:: WHAT NEEDS TO BE DONE ::
Retype the data below verbatim; pictures do not belong in the copy.

:: DATASET SECTION ::
^^^^^^^^
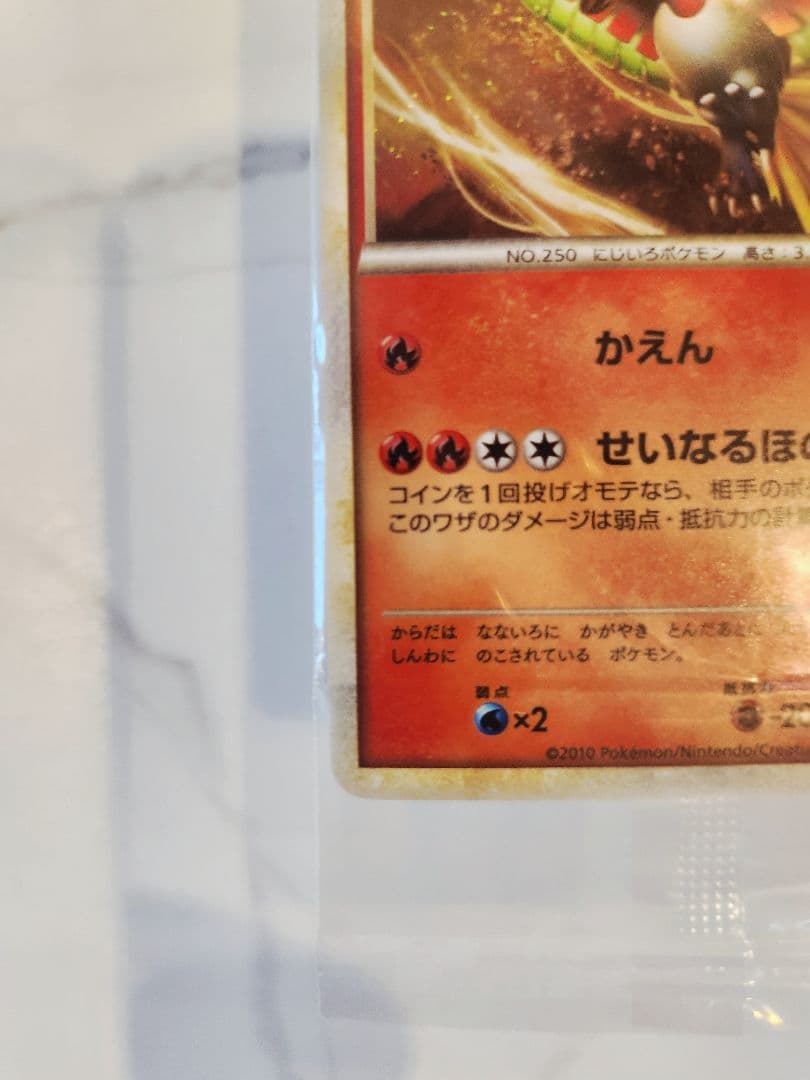 【新品未開封】ホウオウ ルギア 日本代表決定大会 WCS2010 プロモカード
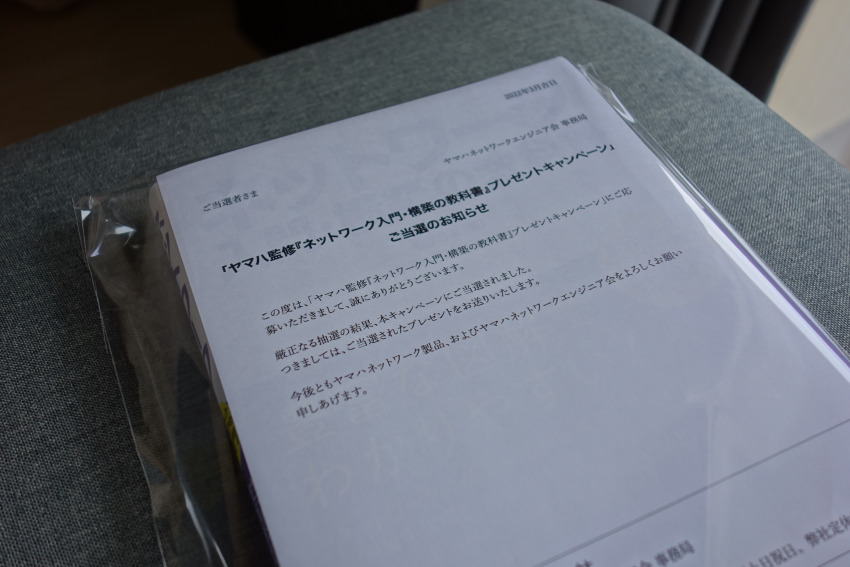 ネットワーク入門・構築の教科書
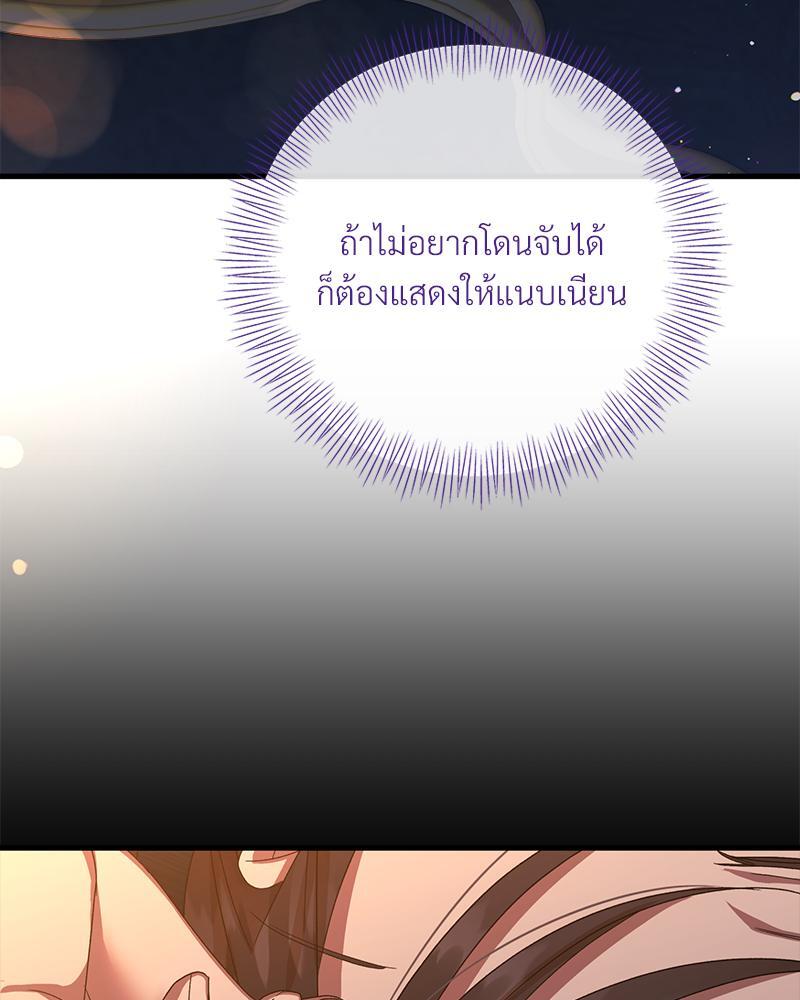 Prince 0 percent ตอนที่ 19 100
^^^^^^^^
:: RESULT OF THIS EXERCISE ::
 【新品未開封】ホウオウ ルギア 日本代表決定大会 WCS2010 プロモカード
 ネットワーク入門・構築の教科書
 Prince 0 percent ตอนที่ 19 100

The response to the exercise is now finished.